The key to Jugaad is clearly understanding the customer problem. Always start with the customer problem, and then go back for the solution. For example, Godrej wanted to come up with a refrigerator. Now, the refrigerator is an American innovation, and it costs hundreds of dollars. It is based on compressor technology. It’s the compressor that cools the thing down, and makes ice. In India, you want a machine for $50 or $75. How do you make it? You don’t start it with the refrigerator. You start with the customer’s problem.

When Godrej and Boyce talked to villagers, they found a couple of interesting things. First, villagers don’t want ice. American customers needed a freezer, as they use frozen food; they keep their food for a long time. Poor people in India don’t eat frozen food. They cook everyday. They want to store leftovers for maybe two meals, one day.  

Once Godrej and Boyce got this insight, they started looking for solutions. They found computers used a certain chip for cooling. Such chips are used in millions of computers so the price was very low. So, Godrej and Boyce used that in their refrigerator. It doesn’t operate with a compressor, but it operates with good insulation — cools it down to ambient temperature, using a chip. This is what constraint-based innovation is about.

It’s not just in India. These innovations are happening in other emerging markets as well. They may use a different word, but the concept is no different. So, you call it ‘frugal engineering’, ‘rural innovation’, Jugaad — I call it reverse innovation.

Another key to Jugaad is a beyond-reach kind of target. What a target like a $2,000 car, or a $300 home does is that it creates a tremendous level of excitement, motivation, energy, inspiration and imagination. When you set such a target, you increase the effort level in the organisation.
◆ ◆ ◆
> [EXERCISE TASKS]:
1. Transcribe the passage on Jugaad from "The key to Jugaad" to "the customer’s problem.", word for word.
2. Write the next part of the passage on Jugaad, picking up right after its final sentence.

> [INFORMATION GIVEN]:
◆ ◆ ◆
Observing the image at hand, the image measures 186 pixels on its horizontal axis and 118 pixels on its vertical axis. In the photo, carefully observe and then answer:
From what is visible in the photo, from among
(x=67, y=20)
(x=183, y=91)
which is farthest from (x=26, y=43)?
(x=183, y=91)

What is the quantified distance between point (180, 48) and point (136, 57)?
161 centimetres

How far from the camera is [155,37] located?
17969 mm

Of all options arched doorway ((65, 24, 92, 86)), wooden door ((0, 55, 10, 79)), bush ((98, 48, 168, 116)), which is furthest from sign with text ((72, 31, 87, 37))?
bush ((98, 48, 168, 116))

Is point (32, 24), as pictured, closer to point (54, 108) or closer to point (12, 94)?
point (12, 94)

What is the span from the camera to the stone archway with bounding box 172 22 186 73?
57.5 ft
◆ ◆ ◆
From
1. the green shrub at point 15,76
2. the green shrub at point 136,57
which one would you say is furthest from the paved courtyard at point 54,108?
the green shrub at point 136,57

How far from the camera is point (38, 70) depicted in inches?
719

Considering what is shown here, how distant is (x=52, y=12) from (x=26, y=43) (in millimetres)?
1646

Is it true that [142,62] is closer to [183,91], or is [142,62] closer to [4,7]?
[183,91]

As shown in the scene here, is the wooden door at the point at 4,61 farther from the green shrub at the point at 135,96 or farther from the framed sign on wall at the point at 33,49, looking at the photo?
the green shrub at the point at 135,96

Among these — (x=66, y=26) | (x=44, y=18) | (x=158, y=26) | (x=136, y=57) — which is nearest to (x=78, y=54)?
◆ ◆ ◆
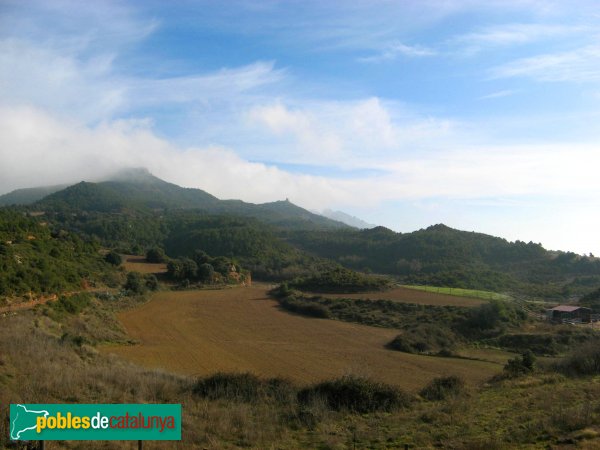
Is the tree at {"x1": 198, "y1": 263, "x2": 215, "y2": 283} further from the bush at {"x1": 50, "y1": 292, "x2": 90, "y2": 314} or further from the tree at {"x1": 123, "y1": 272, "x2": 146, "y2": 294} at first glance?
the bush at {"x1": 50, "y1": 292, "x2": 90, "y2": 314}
◆ ◆ ◆
> [ACTIVITY ANSWERS]:
1.
The key to Jugaad is clearly understanding the customer problem. Always start with the customer problem, and then go back for the solution. For example, Godrej wanted to come up with a refrigerator. Now, the refrigerator is an American innovation, and it costs hundreds of dollars. It is based on compressor technology. It’s the compressor that cools the thing down, and makes ice. In India, you want a machine for $50 or $75. How do you make it? You don’t start it with the refrigerator. You start with the customer’s problem.

2.
If you want to take a refrigerator that costs $1,000 and make it for $75, you can’t just take the compressor and improve its efficiency. If you want to take a $10,000 ECG machine and make it into a $500 machine, you can’t just tweak some parts. You have to think about doing something radical. If you cut corners, you are not going to solve customers’ problems. You are going to make money only when customers buy the product. If you build crappy products, the customer is not going to buy it. Poor people understand value. I have not seen poor people wait in line and buy a black-and-white TV. You can’t give yesterday’s product or yesterday’s technology. They want quality products at different price points.

Collaboration: A New Way to Solve Problems

I did my charted accountancy in India. And from my uncle’s house in Chennai, where I was staying, I had to walk to a bus stop every day for three years. On the way, there was a slum. I was always bothered by the conditions in which the people lived. Because they did not have a proper house, if there were rains, people got wet, and the children in particular, fell sick. There was no proper sanitation, so there was disease.

So, we [V.G. and Christian Sarkar, a marketing consultant] created a blog entry asking, “why can’t we create a $300 house?” We created a lot of noise. It got a lot of attention, and then we created a Web site, 300house.com. Five hundred people have signed up on the Web site — architects, engineers. We have created a global design challenge, the winning entry will get a $25,000 prize.

Now I know nothing about building a house. So, we have created a collaborative, open innovation platform on which a lot of people are jumping in and contributing. I feel, five years from now we will find a solution to it. I am trying to write a book on the $300 house. My feeling is that at some stage a company will say this is a great opportunity.

In fact, I would say all social problems can be solved this way. No single person or entity can solve these problems — be it health, education, energy or transportation — by themselves. What we need is a hybrid value chain.